Magic also lost some of its collectible “uniqueness.” Again, Garfield’s vision was that cards wouldn’t be readily available, so everyone you ran into would probably have a deck you hadn’t seen before. You would have pride in your deck because you knew it was fairly unique. Or maybe you’d collect and curate a few decks that you liked playing. The idea was that “ownership” of your deck was something special. Now, competitive decks have archetypes and names, so you rarely come across “Bradley’s deck” at FNM – instead, you see “Bradley’s Eldrazi deck” which is functionally identical to anyone else’s Eldrazi deck.

I think Garfield is trying to recapture his original vision for Magic. Once you have a deck, that’s your deck.
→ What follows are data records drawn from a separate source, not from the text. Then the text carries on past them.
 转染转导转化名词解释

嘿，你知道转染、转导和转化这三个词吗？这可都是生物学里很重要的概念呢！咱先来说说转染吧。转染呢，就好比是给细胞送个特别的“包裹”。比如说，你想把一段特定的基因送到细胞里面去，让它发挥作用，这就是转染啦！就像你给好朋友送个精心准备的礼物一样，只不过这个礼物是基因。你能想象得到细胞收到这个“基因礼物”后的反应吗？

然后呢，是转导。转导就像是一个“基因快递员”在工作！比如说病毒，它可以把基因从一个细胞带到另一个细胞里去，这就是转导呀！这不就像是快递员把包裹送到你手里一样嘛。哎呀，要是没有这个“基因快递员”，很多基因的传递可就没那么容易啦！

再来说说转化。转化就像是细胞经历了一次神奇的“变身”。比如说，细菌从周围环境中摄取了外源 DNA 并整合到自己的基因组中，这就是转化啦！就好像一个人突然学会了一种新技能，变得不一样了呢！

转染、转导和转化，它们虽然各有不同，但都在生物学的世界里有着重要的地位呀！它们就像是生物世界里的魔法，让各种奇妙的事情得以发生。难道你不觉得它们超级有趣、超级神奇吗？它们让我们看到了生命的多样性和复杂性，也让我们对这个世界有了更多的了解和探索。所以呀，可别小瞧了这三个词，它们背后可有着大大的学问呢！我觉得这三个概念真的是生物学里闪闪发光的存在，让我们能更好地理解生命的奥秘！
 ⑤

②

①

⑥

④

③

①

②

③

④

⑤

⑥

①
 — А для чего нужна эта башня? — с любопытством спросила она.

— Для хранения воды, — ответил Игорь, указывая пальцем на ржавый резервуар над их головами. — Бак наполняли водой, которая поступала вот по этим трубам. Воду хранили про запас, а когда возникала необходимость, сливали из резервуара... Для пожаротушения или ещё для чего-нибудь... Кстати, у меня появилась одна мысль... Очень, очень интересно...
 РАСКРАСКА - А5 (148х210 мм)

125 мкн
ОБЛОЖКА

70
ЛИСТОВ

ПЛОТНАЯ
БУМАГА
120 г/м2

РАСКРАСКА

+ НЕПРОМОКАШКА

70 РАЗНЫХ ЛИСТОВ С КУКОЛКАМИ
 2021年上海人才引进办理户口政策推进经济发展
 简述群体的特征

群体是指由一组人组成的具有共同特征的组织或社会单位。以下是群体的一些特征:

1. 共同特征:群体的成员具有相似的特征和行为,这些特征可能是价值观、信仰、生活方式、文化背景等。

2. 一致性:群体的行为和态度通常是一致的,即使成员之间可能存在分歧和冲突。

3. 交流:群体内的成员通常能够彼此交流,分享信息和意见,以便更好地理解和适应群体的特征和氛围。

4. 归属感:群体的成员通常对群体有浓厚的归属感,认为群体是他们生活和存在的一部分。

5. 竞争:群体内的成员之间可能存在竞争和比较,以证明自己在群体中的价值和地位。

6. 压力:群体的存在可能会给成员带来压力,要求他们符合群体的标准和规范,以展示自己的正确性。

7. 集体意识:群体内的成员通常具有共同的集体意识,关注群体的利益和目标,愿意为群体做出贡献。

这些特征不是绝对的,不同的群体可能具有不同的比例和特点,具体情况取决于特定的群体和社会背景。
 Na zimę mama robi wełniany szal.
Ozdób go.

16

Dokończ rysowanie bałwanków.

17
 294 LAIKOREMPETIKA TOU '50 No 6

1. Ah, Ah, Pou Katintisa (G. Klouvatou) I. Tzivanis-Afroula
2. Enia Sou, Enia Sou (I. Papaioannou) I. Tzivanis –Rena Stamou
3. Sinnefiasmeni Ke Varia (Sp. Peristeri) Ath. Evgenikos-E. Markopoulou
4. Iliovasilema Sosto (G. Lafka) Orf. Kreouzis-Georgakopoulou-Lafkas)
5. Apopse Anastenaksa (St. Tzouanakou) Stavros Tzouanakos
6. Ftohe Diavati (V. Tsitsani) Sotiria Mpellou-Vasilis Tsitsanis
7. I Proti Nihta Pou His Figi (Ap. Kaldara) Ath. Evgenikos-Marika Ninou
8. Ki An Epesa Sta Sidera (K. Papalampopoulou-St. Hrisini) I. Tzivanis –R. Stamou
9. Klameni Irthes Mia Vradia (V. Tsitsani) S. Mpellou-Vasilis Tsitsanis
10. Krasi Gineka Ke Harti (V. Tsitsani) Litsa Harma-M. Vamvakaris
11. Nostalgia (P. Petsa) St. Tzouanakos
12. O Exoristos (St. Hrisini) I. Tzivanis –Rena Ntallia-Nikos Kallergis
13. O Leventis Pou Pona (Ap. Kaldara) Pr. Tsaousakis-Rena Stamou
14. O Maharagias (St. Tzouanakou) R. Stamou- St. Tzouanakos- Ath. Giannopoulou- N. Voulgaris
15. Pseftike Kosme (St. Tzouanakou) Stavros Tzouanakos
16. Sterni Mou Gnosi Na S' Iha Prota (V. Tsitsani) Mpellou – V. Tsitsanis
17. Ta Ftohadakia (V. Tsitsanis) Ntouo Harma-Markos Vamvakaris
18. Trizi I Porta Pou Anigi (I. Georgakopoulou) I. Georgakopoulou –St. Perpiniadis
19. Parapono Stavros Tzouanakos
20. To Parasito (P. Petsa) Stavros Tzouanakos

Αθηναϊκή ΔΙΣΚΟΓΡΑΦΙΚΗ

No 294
It might be similar to other decks that have those factions, but your combination is always going to be different from the person sitting across from you, and everyone you play is going to have something pretty unique. Because there’s no curation, and the power level seems relatively flat, a deck is only ever going to be worth what it’s worth to you, and that will depend entirely on how much you like the way the deck plays.

If a secondary market even emerges, it’s going to be more along the lines of deck-for-deck trades (with accompanying descriptions) instead of any kind of monetary value. Like “I’ve got a Mars-Shadow-Sanctum deck that steals amber. I want a deck that’s similar but has this specific card in it.” (Actually, does anyone want to register KeyForgeTraders.com? I bet we’d make a bit of money).

I have no idea what this means for a competitive scene. If it winds up feeling like you win as a result of your skill, it’s got a future. If it feels like you’re flipping a coin every time, I’m not optimistic about its chances.